Sebagai misal, lingkungan dan zaman memengaruhi watak seseorang dapat dilihat dari kasus Tan Malaka dan M. Hatta, di mana Tan Malaka berasal dari nagari yang jauh dari pusat kota dan latar belakang keluarga yang bisa dikatakan hidup sederhana memiliki watak yang lebih keras dibanding M. Hatta yang berasal dari keluarga berkecukupan dan tak jauh dari pusat kota, yakni Bukittinggi.

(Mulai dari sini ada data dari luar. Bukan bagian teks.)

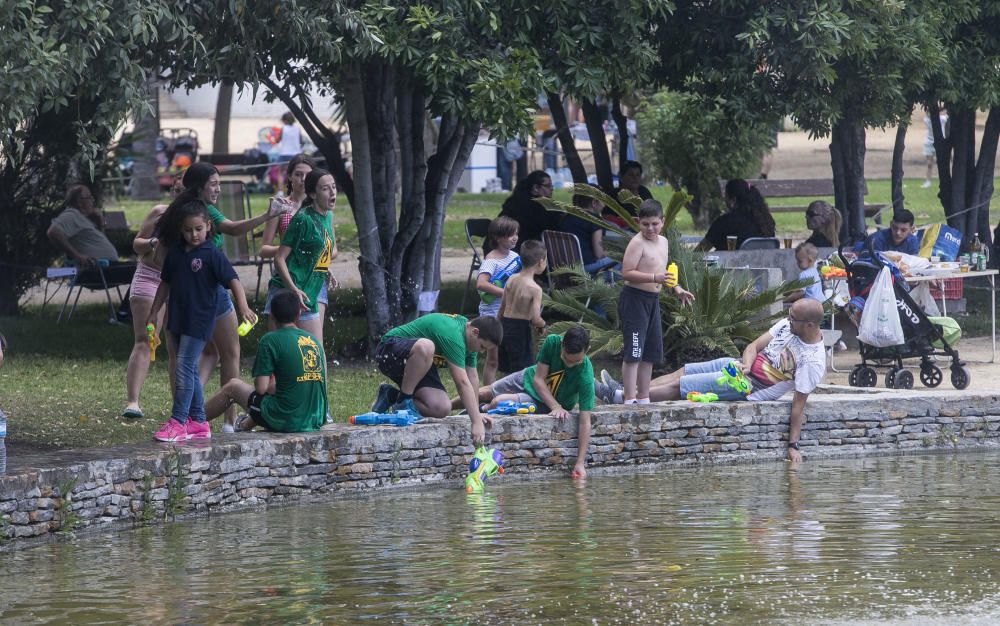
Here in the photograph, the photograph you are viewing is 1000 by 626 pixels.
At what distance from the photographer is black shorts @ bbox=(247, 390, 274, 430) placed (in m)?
9.30

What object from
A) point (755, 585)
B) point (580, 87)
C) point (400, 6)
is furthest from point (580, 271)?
point (755, 585)

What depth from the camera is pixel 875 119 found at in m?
16.4

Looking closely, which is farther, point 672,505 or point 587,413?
point 587,413

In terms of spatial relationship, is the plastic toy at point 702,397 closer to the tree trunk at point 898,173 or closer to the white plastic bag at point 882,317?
the white plastic bag at point 882,317

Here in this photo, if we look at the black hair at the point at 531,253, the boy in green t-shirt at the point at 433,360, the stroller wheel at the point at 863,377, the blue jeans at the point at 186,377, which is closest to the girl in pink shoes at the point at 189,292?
the blue jeans at the point at 186,377

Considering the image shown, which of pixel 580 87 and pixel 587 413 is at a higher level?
pixel 580 87

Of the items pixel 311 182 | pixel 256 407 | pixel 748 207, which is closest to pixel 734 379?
pixel 311 182

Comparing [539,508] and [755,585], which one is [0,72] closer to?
[539,508]

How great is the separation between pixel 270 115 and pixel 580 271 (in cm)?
A: 3544

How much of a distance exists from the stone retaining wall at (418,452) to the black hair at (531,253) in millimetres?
1226

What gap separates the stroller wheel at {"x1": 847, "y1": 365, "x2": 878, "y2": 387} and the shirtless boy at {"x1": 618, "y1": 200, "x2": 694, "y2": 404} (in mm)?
2328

Walaupun pernyataan di atas masih terbuka untuk diklarifikasi, setidaknya dapat menggambarkan secara kasar terkait pembentukan watak seseorang. Pun dengan teknologi, Heinrich Koselitz, seorang penulis dan komposer, dan merupakan teman dekat Nietzsche pernah berkomentar tentang gaya penulisan Nietzsche yang berubah setelah ia menggunakan mesin ketik dan komentar ini dibenarkan oleh Nietzsche.
Dua contoh di atas dapat dijadikan perbandingan dalam melihat sosok H. Ismail yang berwatak keras, tak mudah putus asa dan berpegang teguh pada keyakinan Islamnya sebagaimana dapat dilihat dalam perjuangannya yang akan dibahas pada bab berikutnya, tak terlepas dari kondisi lingkungan dan tingkat kecanggihan teknologi dimasanya.

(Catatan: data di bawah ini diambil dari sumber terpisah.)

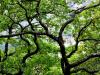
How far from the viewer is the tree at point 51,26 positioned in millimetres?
22359

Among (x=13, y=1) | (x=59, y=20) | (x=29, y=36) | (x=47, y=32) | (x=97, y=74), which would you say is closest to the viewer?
(x=47, y=32)

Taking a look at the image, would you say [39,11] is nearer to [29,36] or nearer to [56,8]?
[56,8]

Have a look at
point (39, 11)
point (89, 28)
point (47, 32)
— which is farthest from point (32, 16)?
point (89, 28)

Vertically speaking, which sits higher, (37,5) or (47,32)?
(37,5)

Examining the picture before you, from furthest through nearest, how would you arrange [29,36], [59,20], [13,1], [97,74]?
[29,36] → [59,20] → [97,74] → [13,1]

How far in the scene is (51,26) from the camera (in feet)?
91.6

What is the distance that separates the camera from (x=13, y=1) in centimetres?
2330

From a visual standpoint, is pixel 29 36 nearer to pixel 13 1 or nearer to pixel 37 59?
pixel 37 59

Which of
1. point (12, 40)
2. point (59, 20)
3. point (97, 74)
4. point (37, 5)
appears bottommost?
point (97, 74)

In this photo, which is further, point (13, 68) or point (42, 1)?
point (13, 68)

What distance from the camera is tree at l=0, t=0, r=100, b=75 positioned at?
22359mm

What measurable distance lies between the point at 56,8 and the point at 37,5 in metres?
1.60

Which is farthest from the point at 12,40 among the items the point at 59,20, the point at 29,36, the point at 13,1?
the point at 13,1

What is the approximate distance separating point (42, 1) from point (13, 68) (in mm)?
7309
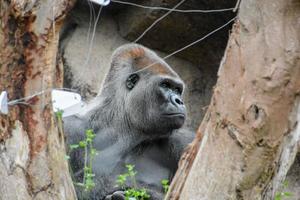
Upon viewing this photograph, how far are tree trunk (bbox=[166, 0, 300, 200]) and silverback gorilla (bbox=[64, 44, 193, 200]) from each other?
197 cm

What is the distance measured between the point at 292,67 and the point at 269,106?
5.3 inches

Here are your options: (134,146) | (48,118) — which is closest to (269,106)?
(48,118)

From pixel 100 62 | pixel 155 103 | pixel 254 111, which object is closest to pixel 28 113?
pixel 254 111

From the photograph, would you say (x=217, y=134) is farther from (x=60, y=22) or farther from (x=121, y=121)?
(x=121, y=121)

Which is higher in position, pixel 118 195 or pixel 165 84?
pixel 165 84

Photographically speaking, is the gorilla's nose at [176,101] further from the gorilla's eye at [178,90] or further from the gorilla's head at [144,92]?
the gorilla's eye at [178,90]

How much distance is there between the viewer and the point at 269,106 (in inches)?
101

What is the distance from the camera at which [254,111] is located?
2598 mm

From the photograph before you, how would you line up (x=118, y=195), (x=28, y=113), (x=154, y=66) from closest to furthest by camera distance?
1. (x=28, y=113)
2. (x=118, y=195)
3. (x=154, y=66)

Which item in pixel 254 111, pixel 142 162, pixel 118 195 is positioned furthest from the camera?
pixel 142 162

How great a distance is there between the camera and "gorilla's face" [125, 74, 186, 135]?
4.80 m

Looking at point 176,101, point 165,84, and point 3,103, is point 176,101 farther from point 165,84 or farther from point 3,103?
point 3,103

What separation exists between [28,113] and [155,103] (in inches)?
83.9

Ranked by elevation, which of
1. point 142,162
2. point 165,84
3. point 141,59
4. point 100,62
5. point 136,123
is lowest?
point 142,162
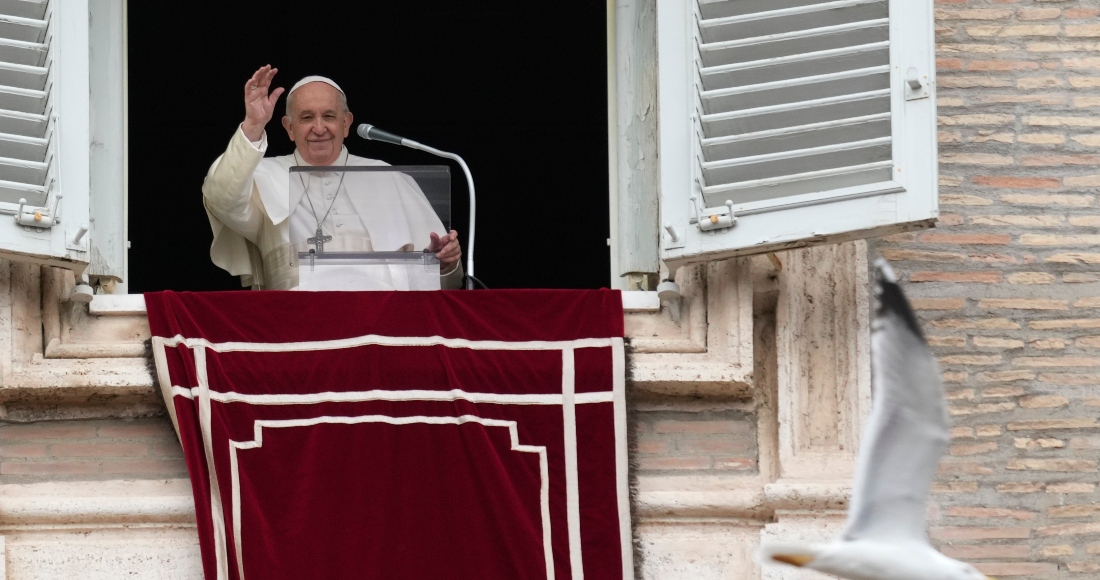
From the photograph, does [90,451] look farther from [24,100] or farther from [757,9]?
[757,9]

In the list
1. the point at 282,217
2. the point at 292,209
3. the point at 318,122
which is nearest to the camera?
the point at 292,209

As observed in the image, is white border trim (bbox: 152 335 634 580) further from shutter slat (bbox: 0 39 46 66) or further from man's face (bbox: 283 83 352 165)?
man's face (bbox: 283 83 352 165)

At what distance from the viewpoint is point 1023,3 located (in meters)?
7.34

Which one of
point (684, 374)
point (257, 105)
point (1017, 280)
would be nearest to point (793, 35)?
point (684, 374)

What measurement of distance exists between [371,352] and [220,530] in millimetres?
671

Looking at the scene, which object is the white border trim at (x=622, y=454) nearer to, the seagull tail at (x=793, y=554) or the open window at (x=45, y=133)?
the seagull tail at (x=793, y=554)

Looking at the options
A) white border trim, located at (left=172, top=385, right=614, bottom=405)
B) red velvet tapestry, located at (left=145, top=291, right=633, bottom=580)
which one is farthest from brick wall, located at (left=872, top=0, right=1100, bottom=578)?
white border trim, located at (left=172, top=385, right=614, bottom=405)

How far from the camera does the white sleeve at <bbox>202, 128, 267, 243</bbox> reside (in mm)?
7098

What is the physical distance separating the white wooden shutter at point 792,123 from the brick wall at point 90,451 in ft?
5.18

Dusun Pulau Tengah sebagai Tanah Kelahiran
H. Ismail dilahirkan di sebuah dusun kecil di Kerinci bagian hilir (tenggara), tepatnya di Koto Tuo, Dusun Pulau Tengah, Kerinci pada 1840. Di dusun ini terdapat tiga kampung kecil, yakni Koto Tuo, Koto Dian dan Dusun Baru.
Selain itu, berdasarkan keterangan dari penduduk setempat bahwa dulu pernah ada kampung Koto Putih yang berbatasan dengan dusun yang belakangan dikenal sebagai Koto Telago di sebelah timur Dusun Pulau Tengah.
Berdasarkan geografisnya, bagian utara Dusun Pulau Tengah terletak di kaki Bukit Barisan dan di selatan berbatasan dengan Danau Kerinci. Sedangkan bagian baratnya berbatasan dengan Dusun Lempur Danau dan di sebelah timur dengan Dusun Benik dan Jujun.
Tidak jauh di sebelah barat Dusun Baru ( 100 meter) mengalir Batang Pulau Tengah atau yang dikenal oleh penduduk sebagai Sungai Buai menjadi sungai yang berperan besar untuk pengairan sawah dan kebutuhan penduduk dusun itu. Masih di daerah itu, Sungai Buai tersebut menganak menjadi dua tepat di perbatasan antara Koto Tuo dan Koto Dian, dan bermuara di Danau Kerinci.
Di daerah inilah H. Ismail lahir dan tumbuh dewasa tanpa pernah meninggalkannya hingga tahun 1875, saat ia berusia 35 tahun, yakni saat ia memutuskan meninggalkan kampung halaman untuk mendalami agama Islam di Kedah yang akan dibahas lebih lanjut pada pembahasan berikutnya.